I think where banks often make their money these days, however, is in commercial/enterprise lending, and that's money spent on production which, in a depressed economy, may or may not be consumed. Given that risk, those likely to invest in production may likely be inclined to do it very cautiously if at all. And lenders are likely to lend carefully, considering the fact that inflation is very low (DE-flation is the threat), and interest rates are low as well....
posted by weston at 2:03 PM on June 24, 2003


Let's don't mix up facts with our views about social policy.

Earned Income Credit is a refund of payroll taxes for people with children who meet a number of other requirements; you get one amount for child and a greater amount for more than one child; that's it. (You can get a few hundred dollars if you have no children.) The maximum income you can have is $34,178 if married filing jointly and the maximum EIC is $4,140 which is 12.5%. The per cent is higher for lower incomes.

Payroll taxes are a regressive tax. You pay your 7.65% (for Social Security and Medicare) and your employer matches it so the total is 15.3%. The reason I say regressive is that above a certain salary the SS parts cuts off and you just pay the smaller Medicare part.

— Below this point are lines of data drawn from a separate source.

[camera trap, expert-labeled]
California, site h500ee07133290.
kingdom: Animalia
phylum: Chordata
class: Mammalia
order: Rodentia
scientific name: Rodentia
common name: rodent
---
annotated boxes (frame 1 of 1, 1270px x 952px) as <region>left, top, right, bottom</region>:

The employer-matching part is really your money but by doing it this way, you only end up being double-taxed (paying income tax on the same income you already paid payroll tax on) on half of the payroll tax, not all of it.

Since the cut-off applies to an individual worker, in the case of a married couple where both spouses work, there may be a payroll marriage tax in that they may pay more payroll taxes than in the situation where only one spouse is an earner and the total is above the cut-off. (However the case of two workers may get more SS after they retire; hard to tell.)

All payroll taxes--except those returned as EIC--go into the same federal pot as federal income taxes and are used for current expenses with an IOU for the considerable amount that current payroll taxes exceed SS payouts written to the so-called Social Security Trust Fund.

Now to an opinion. Spending the excess payroll taxes for other items bothers me and I am concerned that the IOU won't be honored!